Встал из-за стола, волнуется больше моего, через штору с японкой туда-сюда, туда-сюда, раза два или три… Наконец сел и говорит, что, мол, я не представляю, какой он человек, не представляю, к нему все с уважением… И что он ко мне с раскрытым сердцем, с симпатией. Что запомнил с самого первого дня, когда я за викой пришла. И что видел, какие тяжеленные сумки я таскала. Еле-еле!
— Вот и думаю: вы совсем одна, дети взаперти, тоже одни, пока вы на работе. А я бы все сделал, все устроил, как положено. Но если вы против, значит, никакого разговора у нас не было. Только вы должны понять: у меня самого не может быть семьи, я ведь после ранения на это не годный… Нельзя мне, говорит, Наталия, обманывать вас в таком деле.

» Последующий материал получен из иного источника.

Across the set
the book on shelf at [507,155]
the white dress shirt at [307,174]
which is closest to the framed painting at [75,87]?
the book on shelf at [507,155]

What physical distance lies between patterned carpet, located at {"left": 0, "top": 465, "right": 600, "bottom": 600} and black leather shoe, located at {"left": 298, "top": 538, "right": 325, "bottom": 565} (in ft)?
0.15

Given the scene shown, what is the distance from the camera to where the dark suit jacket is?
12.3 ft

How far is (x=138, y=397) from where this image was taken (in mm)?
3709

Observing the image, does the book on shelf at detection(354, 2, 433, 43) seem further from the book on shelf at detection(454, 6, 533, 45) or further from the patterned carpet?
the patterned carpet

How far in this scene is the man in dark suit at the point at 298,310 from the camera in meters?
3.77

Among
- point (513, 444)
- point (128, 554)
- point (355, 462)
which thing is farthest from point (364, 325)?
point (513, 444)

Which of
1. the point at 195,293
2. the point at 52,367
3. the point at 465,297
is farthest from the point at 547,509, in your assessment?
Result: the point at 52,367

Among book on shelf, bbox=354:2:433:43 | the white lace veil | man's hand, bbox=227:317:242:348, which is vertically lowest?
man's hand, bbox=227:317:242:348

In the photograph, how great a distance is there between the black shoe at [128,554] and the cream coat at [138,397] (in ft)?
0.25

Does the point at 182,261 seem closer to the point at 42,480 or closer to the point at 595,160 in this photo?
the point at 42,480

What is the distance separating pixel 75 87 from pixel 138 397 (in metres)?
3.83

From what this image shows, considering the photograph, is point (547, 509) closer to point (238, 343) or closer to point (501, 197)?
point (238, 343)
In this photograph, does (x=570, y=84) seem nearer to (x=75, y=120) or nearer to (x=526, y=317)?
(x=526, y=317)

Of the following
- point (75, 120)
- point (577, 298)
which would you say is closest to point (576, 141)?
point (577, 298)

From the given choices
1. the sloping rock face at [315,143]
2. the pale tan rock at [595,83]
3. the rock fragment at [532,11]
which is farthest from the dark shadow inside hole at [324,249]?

Вернулась к себе ни жива, ни мертва. Вроде нет сил кому-то душу открывать, даже к сеньоре Энрикете ноги не идут, а в десять часов вечера не выдержала, схватила детей и к ней, куда еще… Она уже волосы расчесывала, спать собиралась. Я поставила детей у картины — смотрите своих страшил, а сама закрылась с ней на кухне. Рассказала все как есть. Похоже, говорю, поняла его слова, но как-то не совсем. А она мне — нет, ты все правильно думаешь, его на войне покалечили, ясное дело. Он и хочет на тебе жениться, раз ты с детьми, женился, вот тебе и семья и дети. Бездетные мужчины, они чаще всего ни то ни се, хуже пустой бутылки в море.
— А как детям сказать?
— Так и скажешь, когда решишься. Да и что они вообще понимают?